Thread: Renaming tables to other schemas
Hello! The following SQL works: ALTER TABLE a.foo RENAME TO bar; But the following doesn't: ALTER TABLE a.foo RENAME TO b.bar; The capability to move objects to other schemas would be quite useful. Apparently, everything works OK if you change pg_class.relnamespace with UPDATE, but this is not very nice. Are there any problems to be expected with this that I am missing and if not, would it make sense to support changing schemas with ALTER TABLE?
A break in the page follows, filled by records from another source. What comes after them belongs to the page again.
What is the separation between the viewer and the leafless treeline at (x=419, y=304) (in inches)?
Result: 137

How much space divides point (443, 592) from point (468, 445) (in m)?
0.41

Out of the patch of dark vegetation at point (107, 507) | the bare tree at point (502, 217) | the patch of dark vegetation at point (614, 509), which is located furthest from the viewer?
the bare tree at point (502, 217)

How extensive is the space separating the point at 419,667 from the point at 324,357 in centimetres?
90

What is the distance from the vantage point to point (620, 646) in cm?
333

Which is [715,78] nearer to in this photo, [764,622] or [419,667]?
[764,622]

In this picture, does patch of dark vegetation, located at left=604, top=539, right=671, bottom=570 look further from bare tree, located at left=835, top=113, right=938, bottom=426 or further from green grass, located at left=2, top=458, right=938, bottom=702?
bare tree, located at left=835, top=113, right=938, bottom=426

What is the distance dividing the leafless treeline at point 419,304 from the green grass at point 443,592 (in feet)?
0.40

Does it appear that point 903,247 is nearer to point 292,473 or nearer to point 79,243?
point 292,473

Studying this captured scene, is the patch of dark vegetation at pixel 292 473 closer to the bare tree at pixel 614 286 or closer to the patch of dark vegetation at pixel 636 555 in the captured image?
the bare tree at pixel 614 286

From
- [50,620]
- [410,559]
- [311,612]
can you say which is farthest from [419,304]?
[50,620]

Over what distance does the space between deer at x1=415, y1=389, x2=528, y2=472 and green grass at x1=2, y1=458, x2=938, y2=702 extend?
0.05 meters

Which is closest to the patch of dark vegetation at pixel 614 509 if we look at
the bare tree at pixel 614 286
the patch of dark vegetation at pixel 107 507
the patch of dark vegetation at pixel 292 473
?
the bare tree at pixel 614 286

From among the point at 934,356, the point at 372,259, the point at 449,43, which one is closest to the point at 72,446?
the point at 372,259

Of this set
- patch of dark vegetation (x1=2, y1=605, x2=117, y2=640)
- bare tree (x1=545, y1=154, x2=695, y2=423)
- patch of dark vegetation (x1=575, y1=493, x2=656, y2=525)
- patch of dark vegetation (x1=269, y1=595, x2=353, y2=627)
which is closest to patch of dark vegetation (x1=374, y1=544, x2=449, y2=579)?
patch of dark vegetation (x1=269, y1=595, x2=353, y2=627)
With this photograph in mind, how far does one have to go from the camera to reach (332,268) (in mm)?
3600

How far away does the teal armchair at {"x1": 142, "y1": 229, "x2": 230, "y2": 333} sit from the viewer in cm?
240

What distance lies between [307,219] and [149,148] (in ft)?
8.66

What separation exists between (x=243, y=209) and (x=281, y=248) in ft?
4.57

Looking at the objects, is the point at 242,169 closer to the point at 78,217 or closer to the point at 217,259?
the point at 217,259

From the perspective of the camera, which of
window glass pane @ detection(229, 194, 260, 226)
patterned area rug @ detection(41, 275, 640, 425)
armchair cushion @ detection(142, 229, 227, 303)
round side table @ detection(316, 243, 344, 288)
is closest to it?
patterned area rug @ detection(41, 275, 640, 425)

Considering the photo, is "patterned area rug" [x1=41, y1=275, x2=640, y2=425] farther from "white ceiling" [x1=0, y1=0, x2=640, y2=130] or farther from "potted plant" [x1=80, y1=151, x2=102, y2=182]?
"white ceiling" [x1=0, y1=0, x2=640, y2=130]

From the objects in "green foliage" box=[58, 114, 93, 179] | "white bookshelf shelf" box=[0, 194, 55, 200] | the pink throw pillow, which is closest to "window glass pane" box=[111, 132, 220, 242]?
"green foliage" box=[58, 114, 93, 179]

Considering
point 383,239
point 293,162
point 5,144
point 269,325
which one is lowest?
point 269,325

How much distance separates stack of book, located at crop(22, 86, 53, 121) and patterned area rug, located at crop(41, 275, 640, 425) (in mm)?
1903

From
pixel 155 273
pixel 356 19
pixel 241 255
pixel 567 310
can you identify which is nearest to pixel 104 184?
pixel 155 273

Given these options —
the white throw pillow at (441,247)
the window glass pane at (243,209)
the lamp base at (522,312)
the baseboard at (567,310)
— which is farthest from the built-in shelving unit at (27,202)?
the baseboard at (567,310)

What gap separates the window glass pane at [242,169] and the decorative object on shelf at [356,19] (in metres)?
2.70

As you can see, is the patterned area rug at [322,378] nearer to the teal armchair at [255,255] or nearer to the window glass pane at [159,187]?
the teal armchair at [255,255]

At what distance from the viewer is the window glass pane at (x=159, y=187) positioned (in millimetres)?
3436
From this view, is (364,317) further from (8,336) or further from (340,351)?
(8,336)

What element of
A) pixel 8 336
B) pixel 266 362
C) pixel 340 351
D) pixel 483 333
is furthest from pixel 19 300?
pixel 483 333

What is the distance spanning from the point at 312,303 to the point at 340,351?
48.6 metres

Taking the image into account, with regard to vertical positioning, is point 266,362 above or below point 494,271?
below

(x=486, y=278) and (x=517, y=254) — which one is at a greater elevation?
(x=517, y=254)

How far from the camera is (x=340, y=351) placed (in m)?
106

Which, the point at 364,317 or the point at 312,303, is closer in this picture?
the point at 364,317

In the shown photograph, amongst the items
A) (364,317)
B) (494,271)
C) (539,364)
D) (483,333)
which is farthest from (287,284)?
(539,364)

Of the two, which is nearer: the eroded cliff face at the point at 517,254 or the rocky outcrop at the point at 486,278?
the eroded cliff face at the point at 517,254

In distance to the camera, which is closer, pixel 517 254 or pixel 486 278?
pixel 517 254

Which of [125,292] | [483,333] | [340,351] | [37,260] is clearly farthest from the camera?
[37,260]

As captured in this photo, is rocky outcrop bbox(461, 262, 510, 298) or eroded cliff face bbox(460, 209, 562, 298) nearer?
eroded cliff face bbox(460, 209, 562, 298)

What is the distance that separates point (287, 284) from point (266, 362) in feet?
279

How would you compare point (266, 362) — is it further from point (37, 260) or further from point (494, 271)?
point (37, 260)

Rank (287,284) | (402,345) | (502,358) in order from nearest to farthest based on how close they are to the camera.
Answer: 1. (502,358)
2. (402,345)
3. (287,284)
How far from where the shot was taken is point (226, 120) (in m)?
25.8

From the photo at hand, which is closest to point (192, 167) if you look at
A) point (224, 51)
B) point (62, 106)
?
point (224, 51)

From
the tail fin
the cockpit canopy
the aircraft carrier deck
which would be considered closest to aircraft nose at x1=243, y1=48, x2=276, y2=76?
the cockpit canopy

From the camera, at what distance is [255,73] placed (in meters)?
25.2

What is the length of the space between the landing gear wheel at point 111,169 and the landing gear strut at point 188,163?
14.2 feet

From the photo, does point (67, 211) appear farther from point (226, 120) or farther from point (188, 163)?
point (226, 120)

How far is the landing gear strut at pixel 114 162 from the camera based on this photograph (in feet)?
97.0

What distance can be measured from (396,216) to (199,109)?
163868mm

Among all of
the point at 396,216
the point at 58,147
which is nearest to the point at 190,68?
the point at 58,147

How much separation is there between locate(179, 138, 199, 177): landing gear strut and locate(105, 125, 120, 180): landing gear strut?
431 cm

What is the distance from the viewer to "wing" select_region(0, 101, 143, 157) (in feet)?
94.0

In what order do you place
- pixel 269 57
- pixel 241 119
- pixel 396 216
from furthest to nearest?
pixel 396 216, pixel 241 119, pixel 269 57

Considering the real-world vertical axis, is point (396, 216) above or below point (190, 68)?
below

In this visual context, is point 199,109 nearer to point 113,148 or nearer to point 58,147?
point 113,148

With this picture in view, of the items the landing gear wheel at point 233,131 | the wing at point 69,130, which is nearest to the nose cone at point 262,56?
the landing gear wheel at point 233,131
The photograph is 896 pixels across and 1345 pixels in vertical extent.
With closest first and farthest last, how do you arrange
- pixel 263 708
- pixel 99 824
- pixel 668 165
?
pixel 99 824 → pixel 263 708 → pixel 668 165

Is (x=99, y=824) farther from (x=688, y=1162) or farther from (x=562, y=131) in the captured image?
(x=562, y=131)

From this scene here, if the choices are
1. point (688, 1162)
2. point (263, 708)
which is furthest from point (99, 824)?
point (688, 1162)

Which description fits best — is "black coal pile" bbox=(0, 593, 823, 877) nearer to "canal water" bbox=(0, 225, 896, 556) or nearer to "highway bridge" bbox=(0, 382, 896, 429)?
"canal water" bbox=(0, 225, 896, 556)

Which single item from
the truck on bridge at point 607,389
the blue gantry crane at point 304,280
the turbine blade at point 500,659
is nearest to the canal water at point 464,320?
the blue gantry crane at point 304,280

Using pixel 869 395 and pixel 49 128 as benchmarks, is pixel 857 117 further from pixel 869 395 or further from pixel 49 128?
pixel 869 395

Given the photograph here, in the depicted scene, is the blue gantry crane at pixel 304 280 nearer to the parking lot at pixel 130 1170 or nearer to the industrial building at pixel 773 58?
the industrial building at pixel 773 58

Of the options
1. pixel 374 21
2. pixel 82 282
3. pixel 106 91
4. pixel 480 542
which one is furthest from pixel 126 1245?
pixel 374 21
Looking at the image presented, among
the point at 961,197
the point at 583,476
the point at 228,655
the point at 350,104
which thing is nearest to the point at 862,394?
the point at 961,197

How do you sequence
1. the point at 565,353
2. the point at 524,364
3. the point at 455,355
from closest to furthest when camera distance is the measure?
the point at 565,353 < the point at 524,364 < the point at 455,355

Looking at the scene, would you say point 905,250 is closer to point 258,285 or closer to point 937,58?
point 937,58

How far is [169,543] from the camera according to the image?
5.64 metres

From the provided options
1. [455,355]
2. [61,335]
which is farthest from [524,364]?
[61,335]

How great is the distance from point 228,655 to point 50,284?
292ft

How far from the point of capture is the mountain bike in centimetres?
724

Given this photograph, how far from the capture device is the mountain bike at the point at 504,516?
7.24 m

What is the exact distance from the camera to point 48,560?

ziga@ljudmila.org writes: > The capability to move objects to other schemas would be quite > useful. I agree. It's not utterly-trivial to implement (for one thing, you need to move any dependant objects like indexes to the new schema), but some form of this functionality would be a useful thing to add, IMHO. Bruce, can we add this to the TODO list? -Neil
On Sun, 2004-02-15 at 01:34, Neil Conway wrote: > ziga@ljudmila.org writes: > > The capability to move objects to other schemas would be quite > > useful. > > I agree. It's not utterly-trivial to implement (for one thing, you > need to move any dependant objects like indexes to the new schema), > but some form of this functionality would be a useful thing to add, > IMHO. It's not that hard to do either (I've done about 100 tables by hand at this point). Anyway, this should be supported by all RENAME commands, not just ALTER TABLE. -- Rod Taylor <rbt [at] rbt [dot] ca> Build A Brighter Lamp :: Linux Apache {middleware} PostgreSQL PGP Key: http://www.rbt.ca/rbtpub.asc
Rod Taylor wrote: -- Start of PGP signed section. > On Sun, 2004-02-15 at 01:34, Neil Conway wrote: > > ziga@ljudmila.org writes: > > > The capability to move objects to other schemas would be quite > > > useful. > > > > I agree. It's not utterly-trivial to implement (for one thing, you > > need to move any dependant objects like indexes to the new schema), > > but some form of this functionality would be a useful thing to add, > > IMHO. > > It's not that hard to do either (I've done about 100 tables by hand at > this point). > > Anyway, this should be supported by all RENAME commands, not just ALTER > TABLE. Added TODO: o Allow the schema of objects to be changed -- Bruce Momjian | http://candle.pha.pa.us pgman@candle.pha.pa.us | (610) 359-1001+ If your life is a hard drive, | 13 Roberts Road + Christ can be your backup. | Newtown Square, Pennsylvania19073
On Sunday 15 February 2004 07:53, Rod Taylor wrote: > On Sun, 2004-02-15 at 01:34, Neil Conway wrote: > > ziga@ljudmila.org writes: > > > The capability to move objects to other schemas would be quite > > > useful. > > > > I agree. It's not utterly-trivial to implement (for one thing, you > > need to move any dependant objects like indexes to the new schema), > > but some form of this functionality would be a useful thing to add, > > IMHO. > > It's not that hard to do either (I've done about 100 tables by hand at > this point). > > Anyway, this should be supported by all RENAME commands, not just ALTER > TABLE. Rod, can you lay out some psdueo code / logic involved in the process? I'm guessing you lock the entry in pg_class, you up dependent objects, lock them, update them all... is there more to it? Robert Treat -- Build A Brighter Lamp :: Linux Apache {middleware} PostgreSQL
> Rod, can you lay out some psdueo code / logic involved in the process? I'm > guessing you lock the entry in pg_class, you up dependent objects, lock them, > update them all... is there more to it? It was one an offline database at the time with only a single user -- so locking wasn't a concern at the time. To change the namespace of a table, update the namespace ID for: pg_class -> of table pg_type -> of table pg_class -> index(es) on table pg_type -> of indexes on table pg_constraint -> all constraints on table pg_depend -> dependencies of above objects on the namespace We didn't have inheritance or the more exotic items, but I seem to recall the views continued to work as expected with no changes. Dump and restore gave us what we expected, and the database functions as expected but that doesn't necessarily mean the above covers all items.